Monday, June 11, 2007

Spotless Minds Breed Eternal Sunshine

"How happy is the blameless vestal's lot!
The world forgetting, by the world forgot.
Eternal sunshine of the spotless mind!
Each prayer accepted, and each wish resigned."
Alexander Pope

So, as I was home sick today, I was praying about the whole set up thing with C.T. Here are some conclusions I came to regarding my feelings for "the one who doesn't care".

1. I need to get back to the point where I was before, where I really believed that there was not only no hope for "him" and I, but I didn't want there to be. I want to be at the point again where I remember how very not good he would be for me, and I for him.

2. I realized, that the reason I hang on, is more about me than it is about him. I asked the Lord to show me why I love him so much, and I realized that though he is an amazing guy, he has given me no reasons to love him. No hope, no basis, no reasons. I love him because it says something about my loyalty and dedication. If I hang in there, and hold out hope for him, I am a romantic, a loyal person, and would have a great story. But what reason do I base my hope on? There are none that he has given me. I am in a hopeless situation, and I choose to stay there.

3. That being realized, I figured out that one of the other reasons I hold on is because there is no one else. When I was dating M. or J., recently, I was more than ready to forget about "him", and their attentions and affections helped me to do that. Maybe all I need is a good distraction.
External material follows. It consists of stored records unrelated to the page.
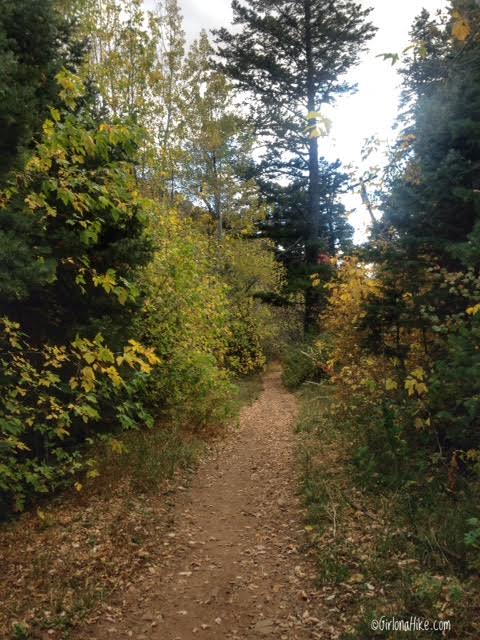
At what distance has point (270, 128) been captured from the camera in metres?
19.9

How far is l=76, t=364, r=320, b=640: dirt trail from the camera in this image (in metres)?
3.96

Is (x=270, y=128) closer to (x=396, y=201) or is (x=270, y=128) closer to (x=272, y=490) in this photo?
(x=396, y=201)

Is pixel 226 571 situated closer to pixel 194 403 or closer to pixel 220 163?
pixel 194 403

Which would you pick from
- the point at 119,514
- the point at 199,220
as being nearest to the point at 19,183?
the point at 119,514

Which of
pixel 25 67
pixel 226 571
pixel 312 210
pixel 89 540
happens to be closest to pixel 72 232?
pixel 25 67

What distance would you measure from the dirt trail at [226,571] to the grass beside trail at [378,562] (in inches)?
11.3

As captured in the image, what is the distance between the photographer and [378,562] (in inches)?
170

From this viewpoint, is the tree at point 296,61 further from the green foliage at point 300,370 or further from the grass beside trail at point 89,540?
the grass beside trail at point 89,540

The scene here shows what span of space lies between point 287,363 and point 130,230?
1347cm

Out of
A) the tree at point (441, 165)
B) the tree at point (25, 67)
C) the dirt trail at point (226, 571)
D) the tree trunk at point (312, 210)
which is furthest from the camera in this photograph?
the tree trunk at point (312, 210)

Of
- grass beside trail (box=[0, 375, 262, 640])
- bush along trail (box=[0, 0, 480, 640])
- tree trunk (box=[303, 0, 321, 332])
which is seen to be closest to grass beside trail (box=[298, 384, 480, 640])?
bush along trail (box=[0, 0, 480, 640])

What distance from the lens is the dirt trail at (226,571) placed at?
13.0 ft

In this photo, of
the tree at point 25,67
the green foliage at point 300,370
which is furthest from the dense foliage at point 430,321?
the green foliage at point 300,370

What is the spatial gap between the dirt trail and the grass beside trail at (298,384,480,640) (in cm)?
29
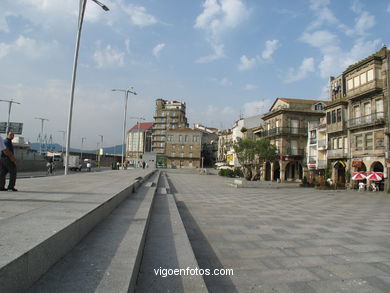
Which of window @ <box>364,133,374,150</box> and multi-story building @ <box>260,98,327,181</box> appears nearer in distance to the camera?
window @ <box>364,133,374,150</box>

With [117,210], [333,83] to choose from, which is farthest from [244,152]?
[117,210]

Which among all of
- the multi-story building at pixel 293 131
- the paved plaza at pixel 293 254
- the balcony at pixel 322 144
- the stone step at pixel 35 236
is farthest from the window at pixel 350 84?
the stone step at pixel 35 236

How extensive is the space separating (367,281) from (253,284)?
5.17 ft

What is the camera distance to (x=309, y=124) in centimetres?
3984

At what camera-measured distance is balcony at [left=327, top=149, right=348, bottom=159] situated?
99.4 ft

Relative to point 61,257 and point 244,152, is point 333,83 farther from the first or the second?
point 61,257

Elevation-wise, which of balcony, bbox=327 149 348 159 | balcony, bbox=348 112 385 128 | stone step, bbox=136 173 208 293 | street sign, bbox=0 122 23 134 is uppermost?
street sign, bbox=0 122 23 134

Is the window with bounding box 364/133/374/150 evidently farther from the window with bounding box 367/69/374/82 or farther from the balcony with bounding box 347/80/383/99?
the window with bounding box 367/69/374/82

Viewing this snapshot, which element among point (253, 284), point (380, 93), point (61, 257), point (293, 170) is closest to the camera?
point (61, 257)

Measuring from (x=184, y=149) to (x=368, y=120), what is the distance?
211ft

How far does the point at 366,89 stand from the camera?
89.2 feet

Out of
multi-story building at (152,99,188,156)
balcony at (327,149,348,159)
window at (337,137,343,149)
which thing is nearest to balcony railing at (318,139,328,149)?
balcony at (327,149,348,159)

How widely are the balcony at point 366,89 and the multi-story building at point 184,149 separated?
6021 cm

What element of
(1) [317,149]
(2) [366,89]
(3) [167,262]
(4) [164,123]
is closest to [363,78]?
(2) [366,89]
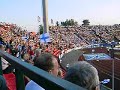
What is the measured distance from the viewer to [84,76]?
1.78 metres

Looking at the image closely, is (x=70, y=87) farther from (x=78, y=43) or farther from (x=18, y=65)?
(x=78, y=43)

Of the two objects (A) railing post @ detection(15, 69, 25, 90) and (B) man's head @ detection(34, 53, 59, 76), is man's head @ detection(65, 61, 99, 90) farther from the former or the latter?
(B) man's head @ detection(34, 53, 59, 76)

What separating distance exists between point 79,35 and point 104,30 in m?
17.1

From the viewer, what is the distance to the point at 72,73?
184 cm

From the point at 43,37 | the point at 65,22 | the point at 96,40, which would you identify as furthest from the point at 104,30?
the point at 43,37

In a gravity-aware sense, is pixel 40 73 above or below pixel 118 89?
above

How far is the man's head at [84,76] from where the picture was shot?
69.6 inches

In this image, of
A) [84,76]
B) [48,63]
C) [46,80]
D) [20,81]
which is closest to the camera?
[46,80]

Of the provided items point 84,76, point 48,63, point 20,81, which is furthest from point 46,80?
point 48,63

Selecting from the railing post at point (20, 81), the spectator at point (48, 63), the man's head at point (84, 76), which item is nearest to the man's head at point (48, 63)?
the spectator at point (48, 63)

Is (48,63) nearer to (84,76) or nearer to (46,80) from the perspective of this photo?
(84,76)

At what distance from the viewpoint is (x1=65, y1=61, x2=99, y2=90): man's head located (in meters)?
1.77

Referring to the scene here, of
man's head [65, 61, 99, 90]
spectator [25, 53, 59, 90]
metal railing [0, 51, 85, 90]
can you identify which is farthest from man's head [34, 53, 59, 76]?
man's head [65, 61, 99, 90]

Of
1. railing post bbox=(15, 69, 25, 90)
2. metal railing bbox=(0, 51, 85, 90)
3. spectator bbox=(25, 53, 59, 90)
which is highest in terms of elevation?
metal railing bbox=(0, 51, 85, 90)
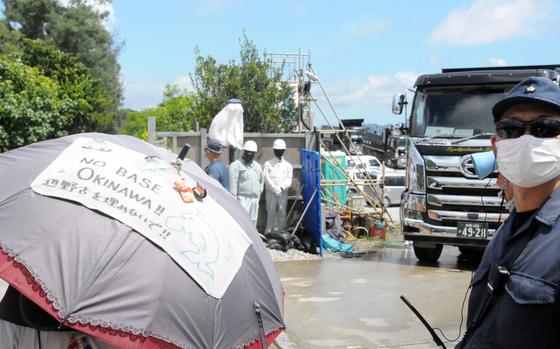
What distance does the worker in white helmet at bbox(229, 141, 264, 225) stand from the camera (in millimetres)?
11328

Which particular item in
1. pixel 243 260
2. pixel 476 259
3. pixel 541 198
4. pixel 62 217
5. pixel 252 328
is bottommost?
pixel 476 259

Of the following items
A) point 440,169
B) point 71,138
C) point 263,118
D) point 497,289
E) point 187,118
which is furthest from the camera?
point 187,118

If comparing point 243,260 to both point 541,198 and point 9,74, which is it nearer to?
point 541,198

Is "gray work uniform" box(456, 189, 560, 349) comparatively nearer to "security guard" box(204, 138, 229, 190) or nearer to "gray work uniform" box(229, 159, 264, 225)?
"security guard" box(204, 138, 229, 190)

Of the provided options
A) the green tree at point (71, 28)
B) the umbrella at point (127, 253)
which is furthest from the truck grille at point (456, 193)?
the green tree at point (71, 28)

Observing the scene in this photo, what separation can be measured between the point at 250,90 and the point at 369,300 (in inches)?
713

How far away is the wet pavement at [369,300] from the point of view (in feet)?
21.5

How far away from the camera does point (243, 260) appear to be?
10.2 ft

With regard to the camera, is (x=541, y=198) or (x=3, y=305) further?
(x=3, y=305)

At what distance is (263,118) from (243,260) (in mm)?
22573

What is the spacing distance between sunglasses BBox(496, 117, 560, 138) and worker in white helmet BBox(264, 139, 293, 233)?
941 cm

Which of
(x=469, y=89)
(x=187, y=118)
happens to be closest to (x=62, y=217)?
(x=469, y=89)

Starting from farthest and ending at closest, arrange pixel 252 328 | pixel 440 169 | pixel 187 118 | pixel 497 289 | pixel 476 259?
1. pixel 187 118
2. pixel 476 259
3. pixel 440 169
4. pixel 252 328
5. pixel 497 289

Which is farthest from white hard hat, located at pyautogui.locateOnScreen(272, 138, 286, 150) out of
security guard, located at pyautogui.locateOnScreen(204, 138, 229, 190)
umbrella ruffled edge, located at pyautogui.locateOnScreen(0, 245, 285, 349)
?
umbrella ruffled edge, located at pyautogui.locateOnScreen(0, 245, 285, 349)
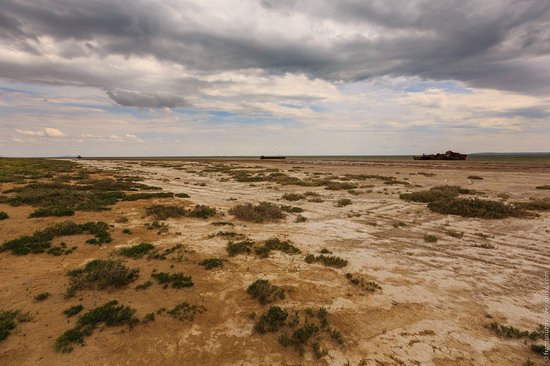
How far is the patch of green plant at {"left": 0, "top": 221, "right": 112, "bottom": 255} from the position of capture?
1095 centimetres

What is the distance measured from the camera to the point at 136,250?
1119 cm

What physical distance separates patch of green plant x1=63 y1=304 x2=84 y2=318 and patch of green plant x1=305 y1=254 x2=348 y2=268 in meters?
7.18

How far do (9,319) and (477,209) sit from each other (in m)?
22.6

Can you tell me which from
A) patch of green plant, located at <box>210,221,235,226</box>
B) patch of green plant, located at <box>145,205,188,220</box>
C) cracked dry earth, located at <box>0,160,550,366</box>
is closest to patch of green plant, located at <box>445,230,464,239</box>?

So, yeah, that's what I kind of figured out today. Which makes me really, really excited to be set up by the girls on this blind date. I mean, what the heck. It's just a date! If nothing else, I can get a good friend out of it, and who doesn't want that.

Hopefully, however, even if I just get a friend, I will get "him" amnesia in the process, and forget about the one who doesn't care for me. I need some Eternal Sunshine of The Spotless Mind.